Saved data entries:
# # #

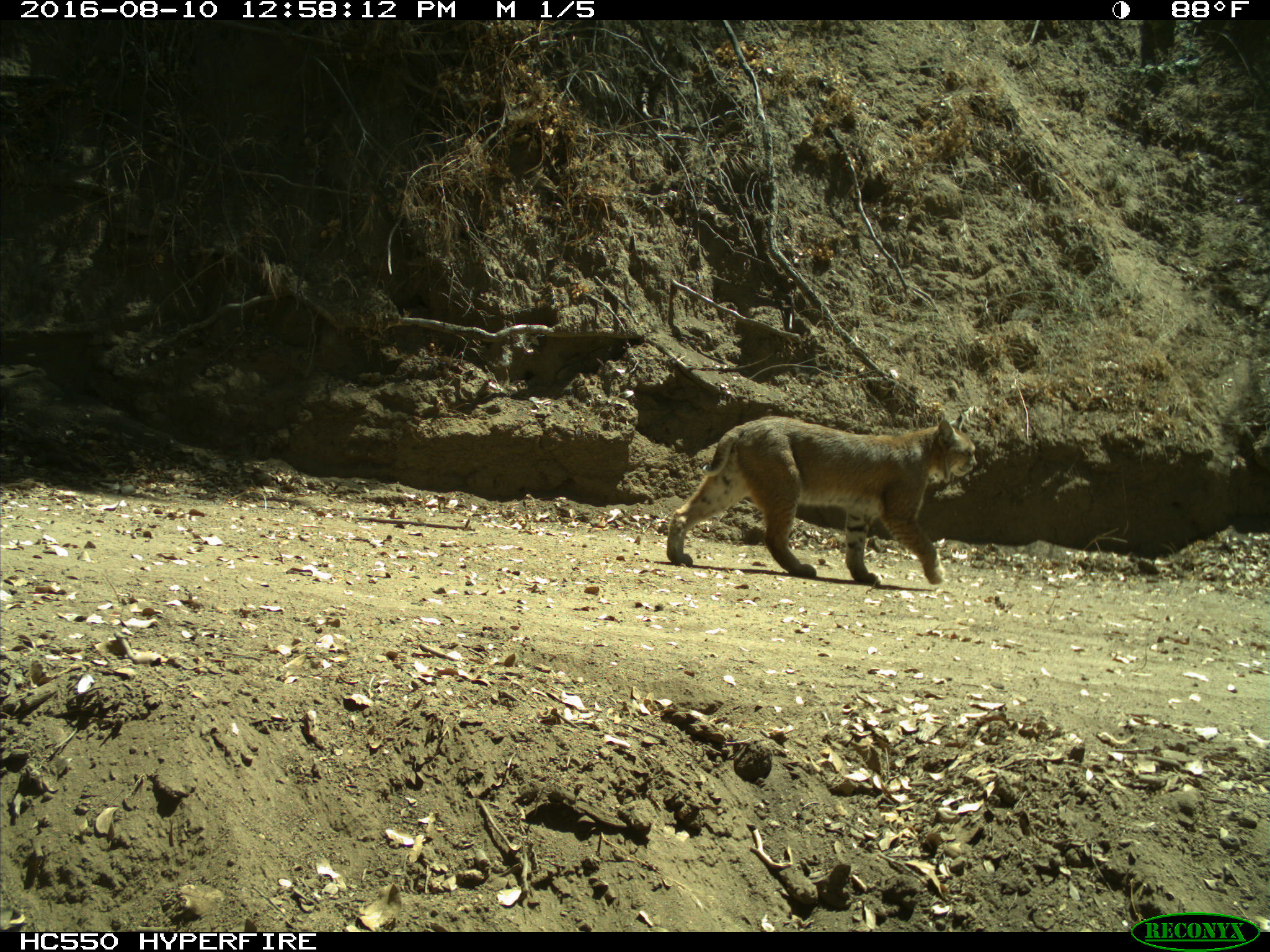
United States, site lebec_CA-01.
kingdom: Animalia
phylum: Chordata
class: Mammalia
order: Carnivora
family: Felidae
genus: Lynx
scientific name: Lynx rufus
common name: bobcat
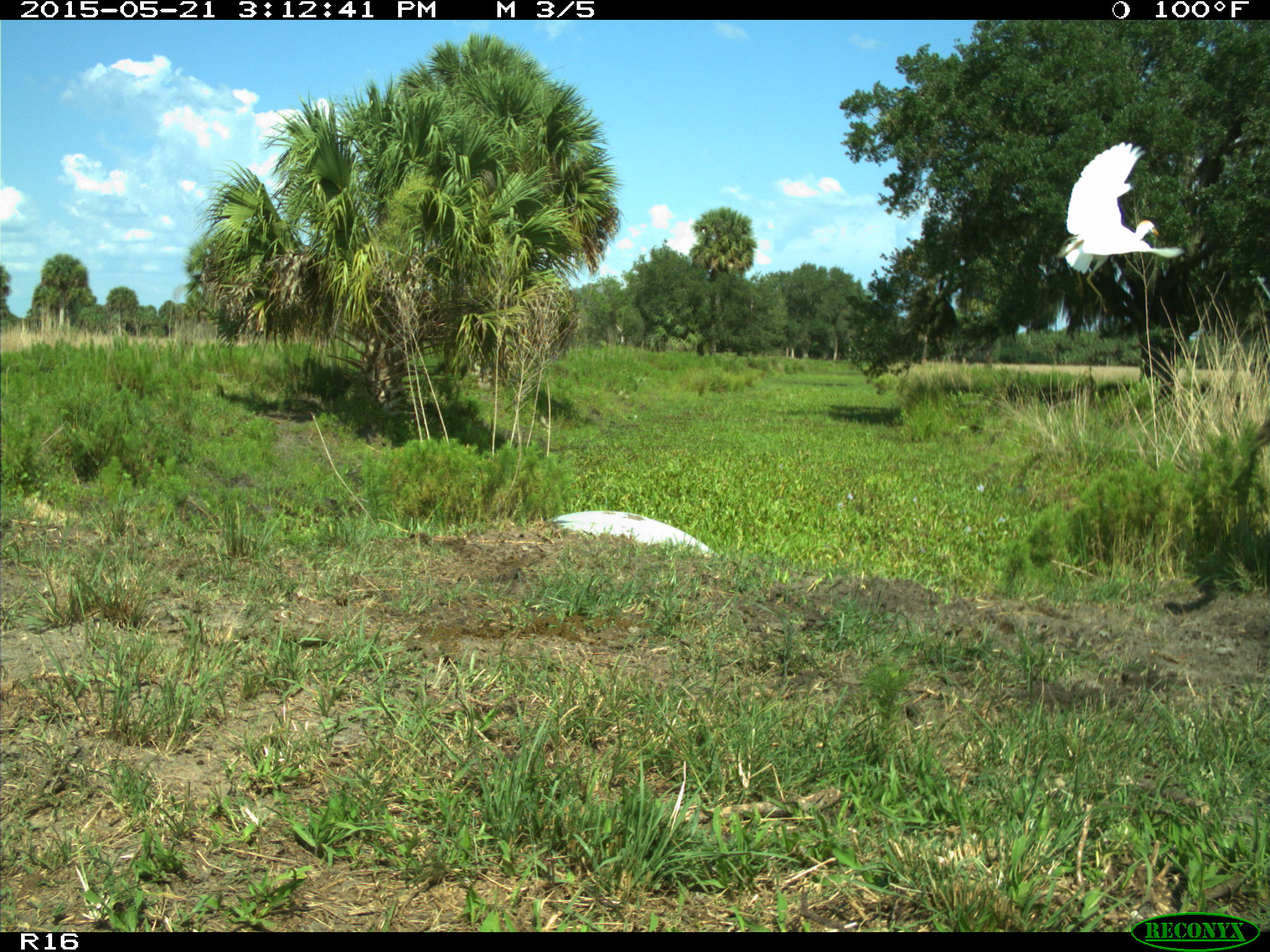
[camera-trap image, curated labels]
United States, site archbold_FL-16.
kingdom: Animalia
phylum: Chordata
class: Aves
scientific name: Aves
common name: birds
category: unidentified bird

# # #

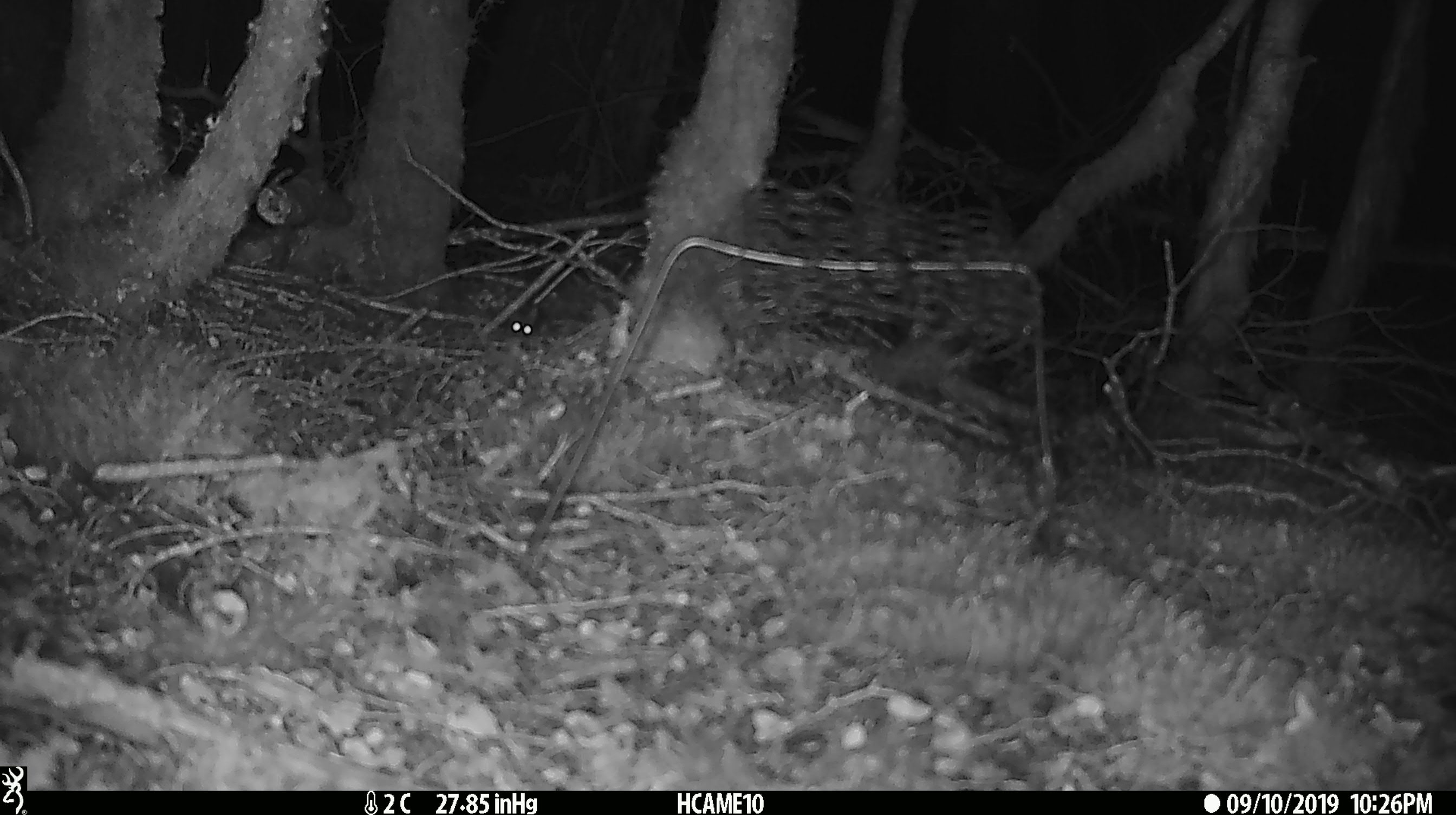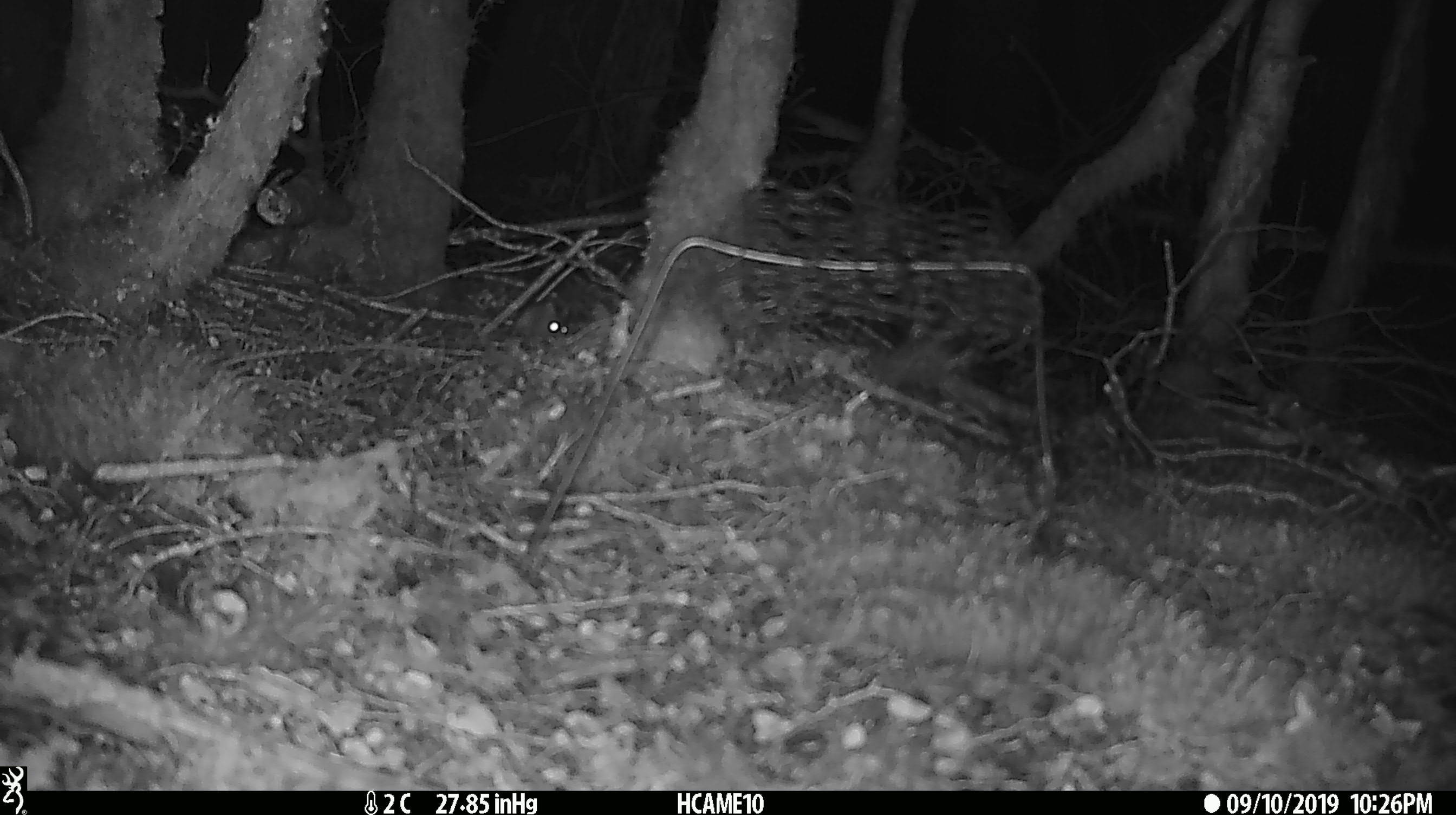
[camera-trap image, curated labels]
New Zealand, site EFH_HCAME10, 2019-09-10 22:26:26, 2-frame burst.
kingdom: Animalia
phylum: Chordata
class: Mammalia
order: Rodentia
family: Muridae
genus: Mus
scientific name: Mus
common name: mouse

# # #

**Work required:** Exact copy, no pictures. Write out the lines in the entries above, starting with the line with "United States, site lebec_CA-01." and going on through the line with "category: unidentified bird", keeping both.

**Solution below:**
United States, site lebec_CA-01.
kingdom: Animalia
phylum: Chordata
class: Mammalia
order: Carnivora
family: Felidae
genus: Lynx
scientific name: Lynx rufus
common name: bobcat
[camera-trap image, curated labels]
United States, site archbold_FL-16.
kingdom: Animalia
phylum: Chordata
class: Aves
scientific name: Aves
common name: birds
category: unidentified bird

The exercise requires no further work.